TEXT SEGMENT
--- BEGIN ---

Dell, of course, has invested tens of millions in Red Hat through its venture capital arm. But what do we see in the fine print on this new page, "Dell recommends Microsoft® Windows® XP Professional "The Dell Precision 380n supports the Red Hat™ Enterprise Linux Operating System. Please speak to your Dell Representative for further details." That's a solid way to promote one of your investments.

The dance of solidarity

Throughout all of this, we're again left wondering how Dell became the number one seller of PCs in the world. Are these the types of sales techniques all customers have to go through?

While Dell claims to back "Open-source PCs", it does so by making the buying process as difficult as possible: making them difficult to find, making them just as expensive as Windows equivalents when you do find them, and then declaring that it won't support the boxes if you actually use Linux on them.

It's stopped short of including a capsule of bird flu in the packaging, or wiring the modem to make nuisance calls to your mother-in-law. But that would be the next logical step in this much vaunted "Open Source" promotion.

Dell is indeed doing an intricate dance.

--- END ---

RECORDED INFORMATION
--- BEGIN ---

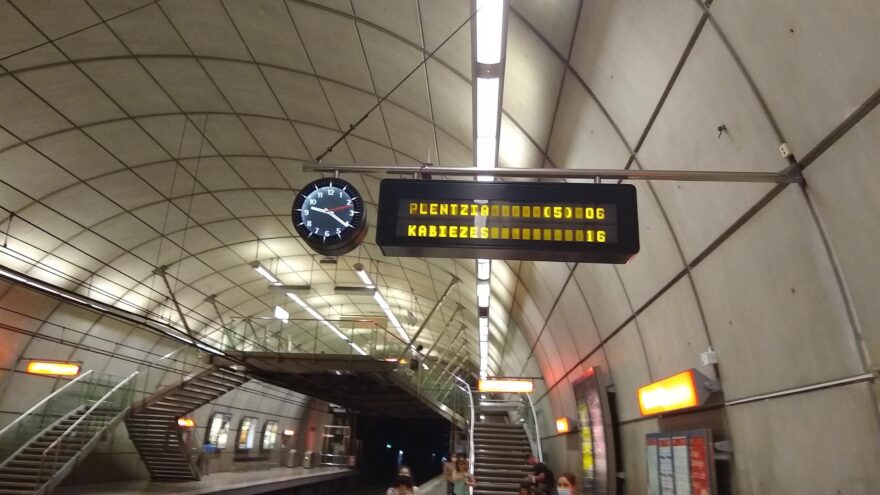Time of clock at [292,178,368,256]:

--- END ---
--- BEGIN ---

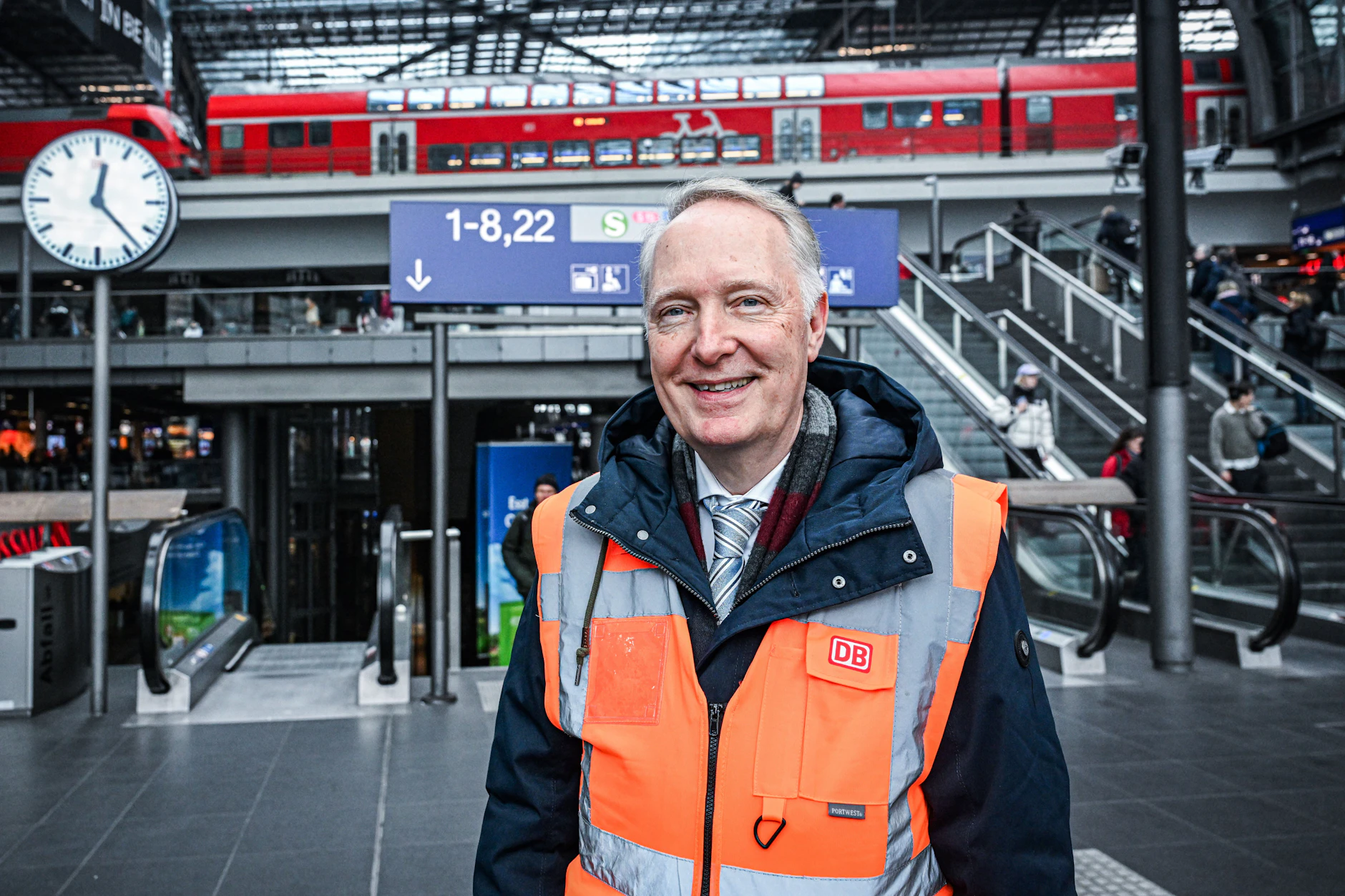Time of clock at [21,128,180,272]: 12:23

--- END ---

YOUR INSTRUCTIONS
In the piece on Dell's open-source PCs, which operating system does the fine print say the Dell Precision 380n supports?

RESPONSE FOR THIS EXERCISE
The Red Hat Enterprise Linux Operating System.